Wife of Boston Tea Party Participant Thomas Melville
Priscilla Scollay was born on August 15, 1755, in Boston, Massachusetts, daughter of John and Mercy Greenleaf Scollay. In 1761, along with about fifty other men, John Scollay signed a petition which was sent to King George III protesting the illegal actions of the British revenue officers. A strong supporter of colonial claims against the empire, John Scolly was chosen to Boston’s Board of Selectmen in 1764. The honor was repeated in 1773, and the following year he was made chairman, a title he held until 1790. Scollay Square in Boston is named for her family.
Thomas Melville was born in Boston, Massachusetts, January 27, 1752, the only son of Allan and Jean (Cargill) Melville.
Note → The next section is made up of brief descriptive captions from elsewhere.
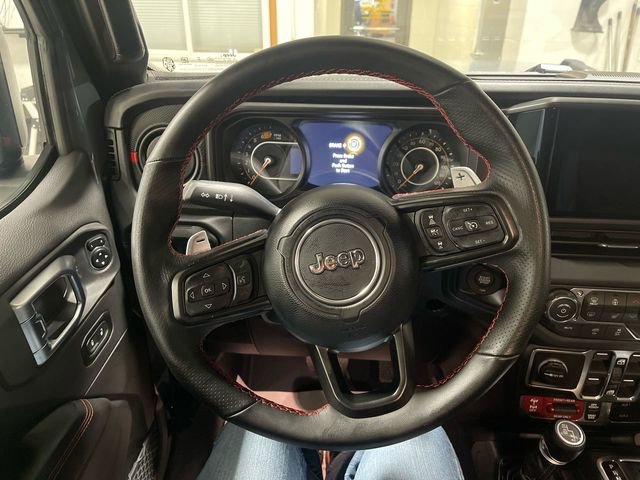 New 2026 Jeep Wrangler Unlimited Rubicon 392 image 14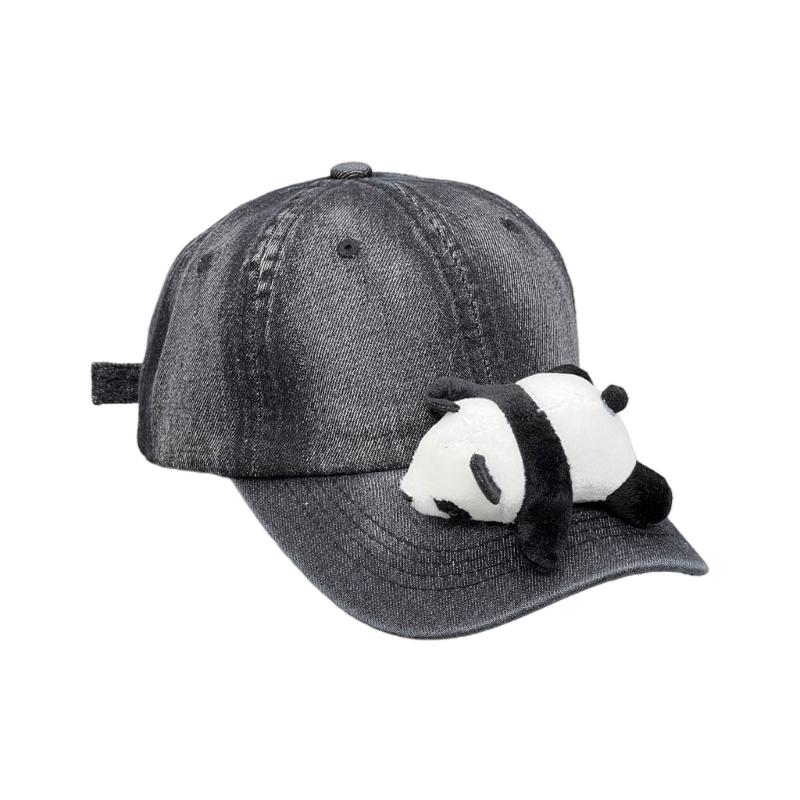 Adult Multi-color Baseball Cap Summer Washed Denim Outdoor Sports Sunproof Hat 1 чорний
Adult Multi-color Baseball Cap Summer Washed Denim Outdoor Sports Sunproof Hat 1 чорний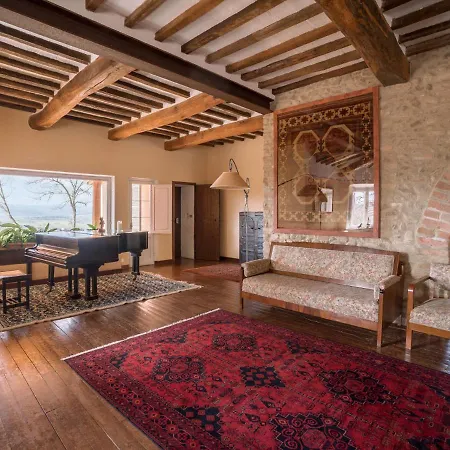 Umbrian Charm With Pool Alfresco Delight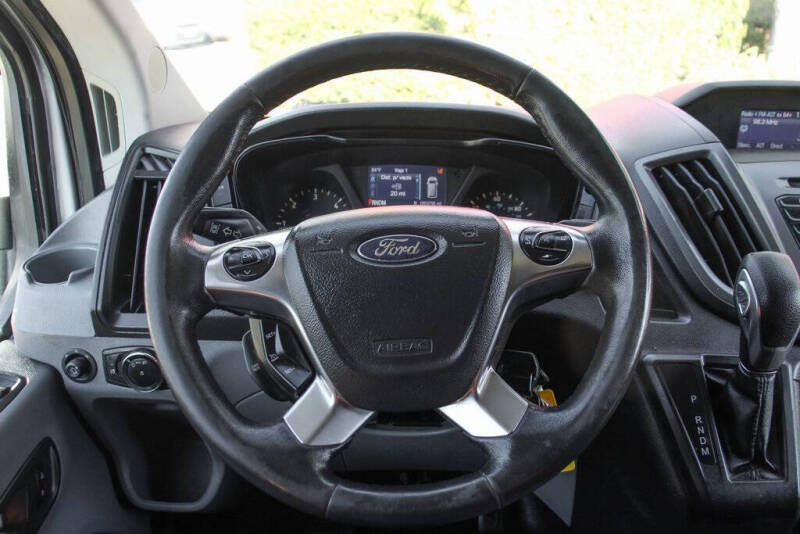 2015 Ford Transit 150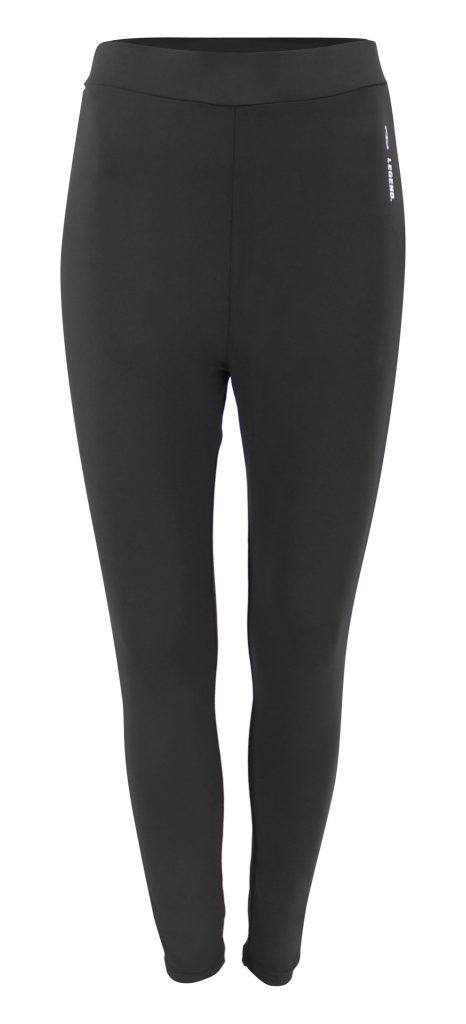 Legend Sports Sportlegging dames pro black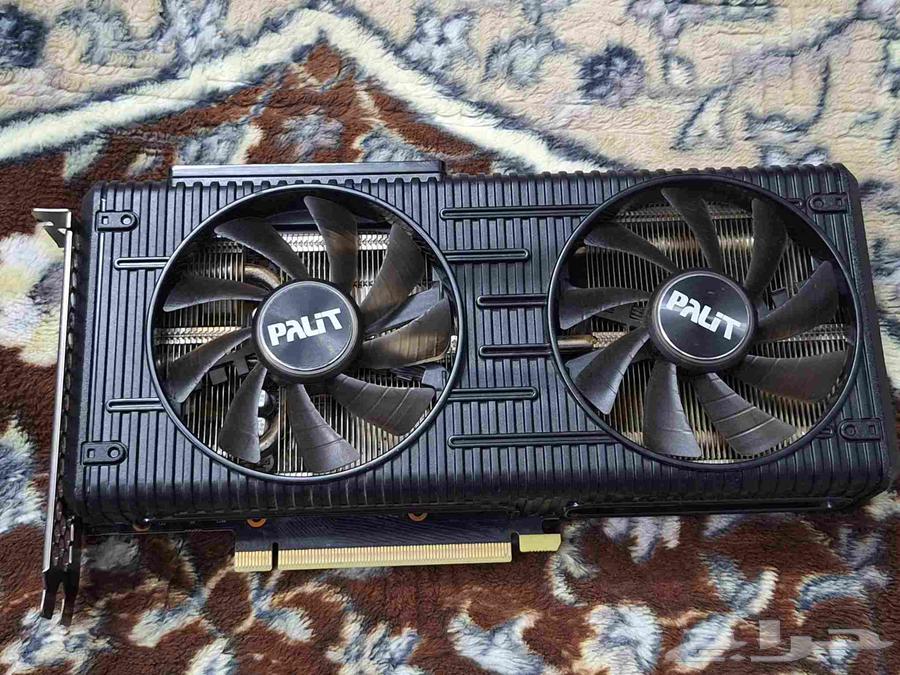 تم البيع RTX 3060 TI64448686998017112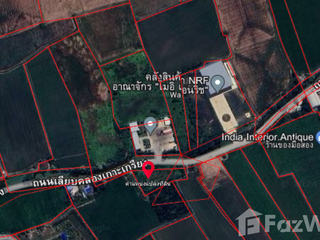 For sale land in Mueang Pathum Thani, Pathum Thani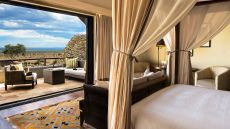  Horizon  Room  Four  Seasons  Safari  Lodge  Serengeti.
Losing his mother at the early age of eight, Thomas was raised and educated by his maternal grandmother, Mary (Abernethy) Cargill. At the age of fifteen, he entered the College of new Jersey (later Princeton University), where graduated in 1769 with a degree in theology.
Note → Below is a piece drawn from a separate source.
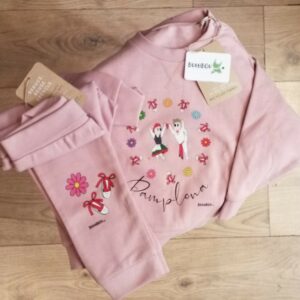 conjunto Dantzaris, Pamplona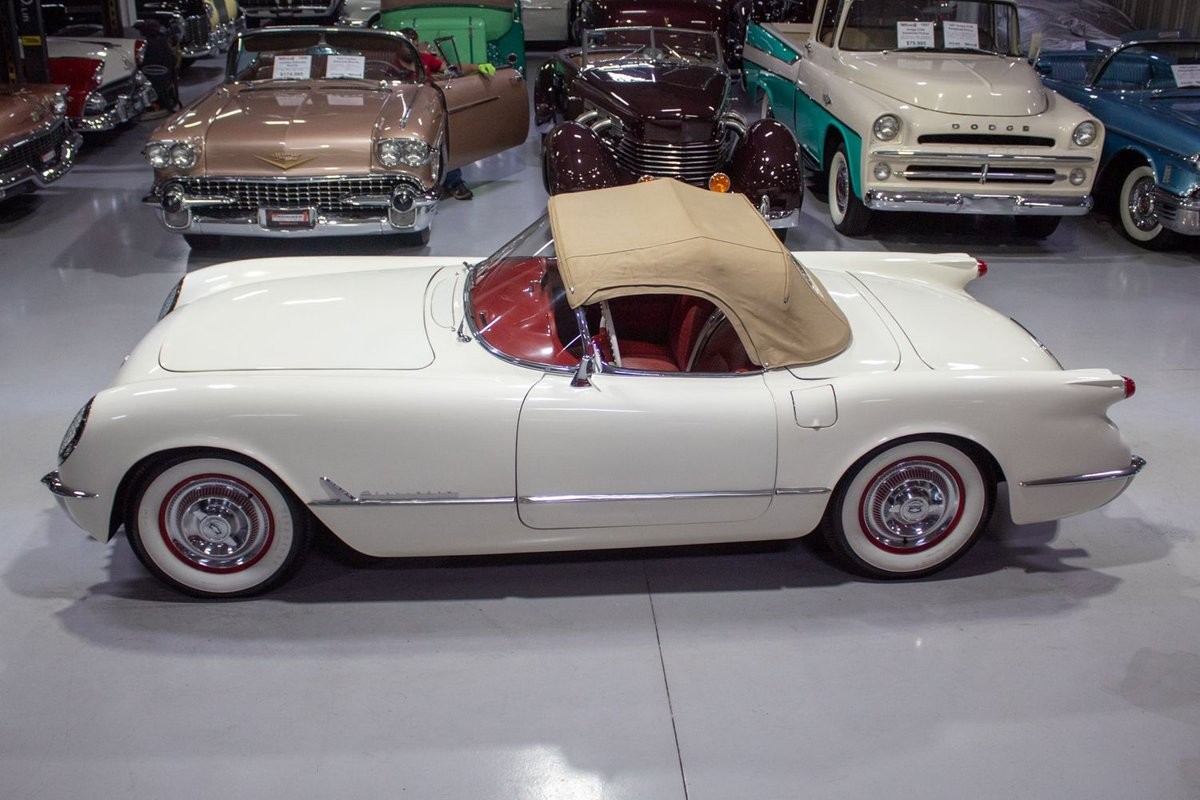Chevrolet-Corvette-1954-Convertible-19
Instead of becoming a minister, Melville went on a journey to Scotland, the home of his ancestors, as heir-at-law to his cousin, General Roland Melville. Thomas was welcomed there, and he received another degree from the St. Andrews College in Edinburgh. He would later receive an honorary Master of Arts degree from Harvard College in 1773.
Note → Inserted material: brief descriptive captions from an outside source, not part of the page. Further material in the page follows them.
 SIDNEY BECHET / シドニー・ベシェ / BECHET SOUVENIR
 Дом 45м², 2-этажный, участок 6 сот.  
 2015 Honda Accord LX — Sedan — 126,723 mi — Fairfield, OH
Thomas Melville remained in Scotland and England two years, returning to Boston in 1773, where became a member of the Sons of Liberty organization led by Samuel Adams. From this period the cause of civil liberty engaged his attention. He took part in many of the important events preceding the revolution. He was one of the youthful disciples of Samuel Adams and John Hancock, and their friendships lasted for the rest of their lives.
The Boston Tea Party
In 1773, Parliament passed the Tea Act, which required that the requisite tax be collected within 20 days of a ship’s arrival, making December 16 the deadline. This Act gave the English East India Company a chance to avert bankruptcy by granting a monopoly on the importation of tea into the colonies. The new regulations allowed the company to sell tea to the colonists at a low price, cheaper than the smuggled tea being sold by local merchants, even including the required duty. The British reasoned that the Americans would willingly pay the tax if they were able to pay a low price for the tea.